- The paper introduces LISA, a novel approach that selectively freezes less critical layers to enhance memory efficiency during LLM fine-tuning.
- It employs layerwise importance sampling with AdamW to achieve significant memory savings while maintaining or improving model performance compared to LoRA.
- Empirical results demonstrate up to 36% performance gains on benchmarks like MT-Bench, confirming LISA's effectiveness in balancing memory and accuracy.
LISA: Layerwise Importance Sampling for Memory-Efficient LLM Fine-Tuning
Introduction
The paper "LISA: Layerwise Importance Sampling for Memory-Efficient LLM Fine-Tuning" (2403.17919) introduces a novel approach named Layerwise Importance Sampled AdamW (LISA). The motivation behind LISA is to address the significant memory consumption issues faced by LLMs during fine-tuning. While techniques like Low-Rank Adaptation (LoRA) offer memory savings, they often fall short of achieving performance comparable to full parameter tuning. LISA proposes an alternative that surpasses both LoRA and full parameter tuning in various tasks with similar or reduced memory costs.
Methodology
Observations and Motivation
In exploring LoRA's performance, the paper identifies a skewed distribution of weight norms across layers during training. Specifically, certain layers, such as the bottom and top layers, dominate weight updates, while intermediate layers experience minimal changes.

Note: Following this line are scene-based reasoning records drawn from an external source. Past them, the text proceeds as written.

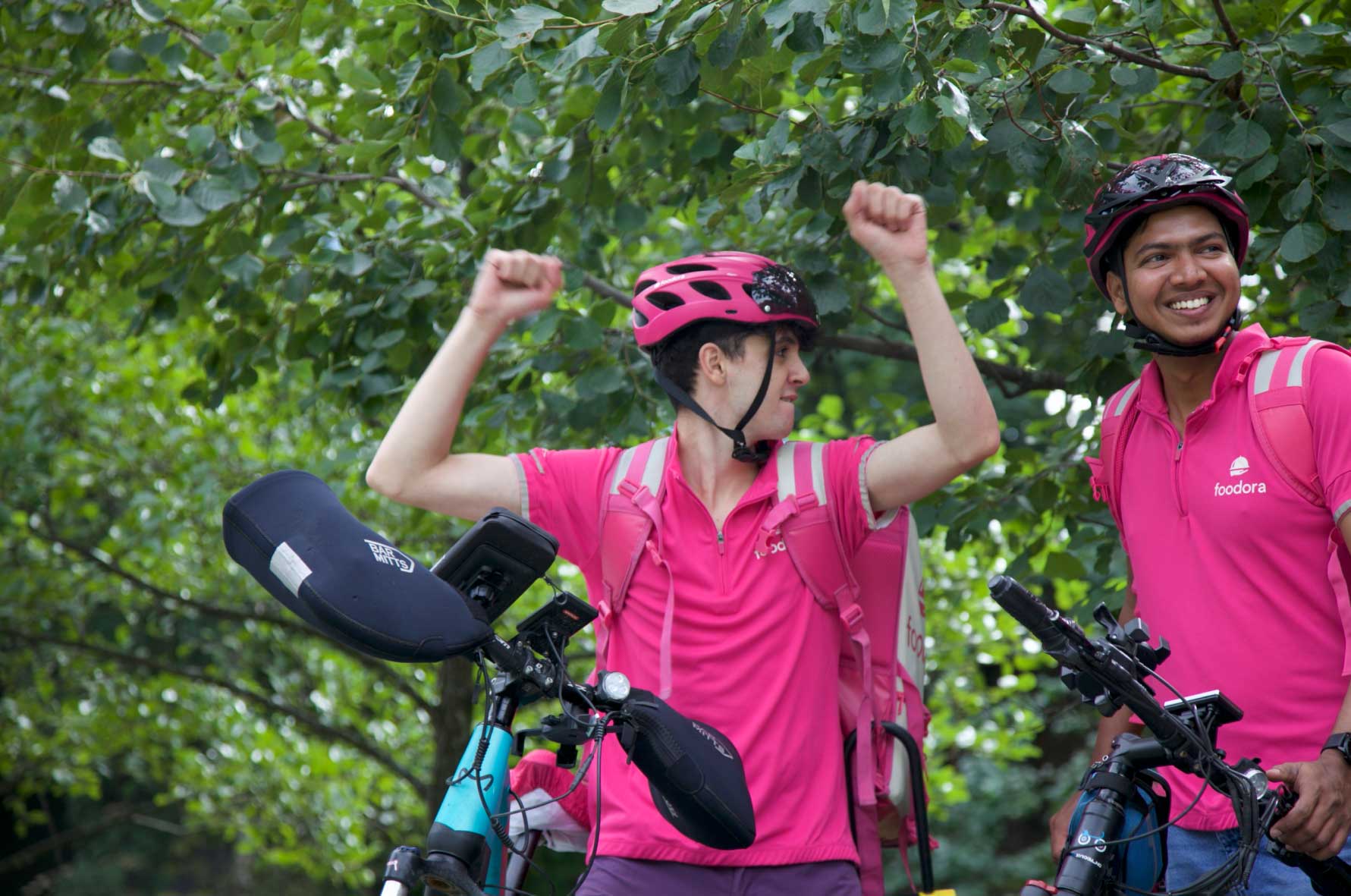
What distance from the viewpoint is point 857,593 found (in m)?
3.40

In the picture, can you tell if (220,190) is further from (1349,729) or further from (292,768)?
(292,768)

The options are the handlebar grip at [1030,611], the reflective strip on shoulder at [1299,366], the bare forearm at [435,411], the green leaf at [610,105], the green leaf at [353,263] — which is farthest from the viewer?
the green leaf at [353,263]

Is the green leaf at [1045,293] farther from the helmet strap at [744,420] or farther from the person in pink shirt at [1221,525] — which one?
the helmet strap at [744,420]

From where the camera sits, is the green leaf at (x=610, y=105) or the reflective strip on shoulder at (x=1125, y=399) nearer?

Figure 1: Layer-wise weight norms during training of GPT2 and LLaMA-2-7B Model with LoRA and Full Parameters training.
This observation drives the key insight behind LISA: not all layers hold equal importance during updates. This motivates the adoption of an importance sampling strategy, selectively freezing layers deemed less critical during optimization. This approach effectively imitates LoRA’s pattern without its inherent limitations in low-rank representation.
Layerwise Importance Sampled AdamW (LISA)
LISA introduces a simple method employing importance sampling where layers are randomly frozen based on their computed importance. The method strategically updates essential layers to achieve memory-efficient training without sacrificing performance. LISA’s sampling configuration, with probabilities assigned to each layer, ensures that the total memory footprint aligns closely with LoRA, but with distinct performance advantages.
Experimental Results
The empirical analysis demonstrates LISA's efficacy across various LLMs and tasks. Experiments cover moderate scale fine-tuning datasets like Alpaca-GPT4, employing evaluation benchmarks such as MT-Bench, GSM8K, and PubMedQA.
Memory Efficiency
LISA achieves considerable memory savings, comparable or superior to LoRA. The memory reduction results from the selective updating of layers, which minimizes unnecessary parameter adjustments.
In the evaluation on instruction-following tasks, LISA consistently exceeds LoRA by 8%-36% in MT-Bench scores. In large models like LLaMA-2-70B, it performs on par or better than LoRA in terms of both domain-specific tasks and general fine-tuning tasks.




Figure 2: Loss curves for LoRA, LISA and full-parameter tuning on the Alpaca-GPT4 dataset across different models.
Ablation Studies
The paper explores the impact of LISA's hyperparameters, such as the number of sampling layers (gamma) and the sampling period (K). It concludes that a higher number of sampled layers and a longer sampling period substantially enhance performance, though proper tuning is critical for maximizing efficiency.
Figure 3: Comparison of loss curves for the gamma (number of sampling layers) ablation experiment.
Figure 4: Comparison of loss curves for the sampling period K ablation experiment.
Conclusion
LISA emerges as an effective alternative to existing parameter-efficient fine-tuning strategies, presenting substantial benefits in both memory efficiency and task performance. By leveraging layerwise importance sampling, LISA achieves significant strides in memory consumption reduction while either matching or surpassing the performance of full parameter training and LoRA. Future explorations could involve refining the importance sampling strategy to further boost the optimization efficiency and exploring integrations with advanced memory reduction techniques.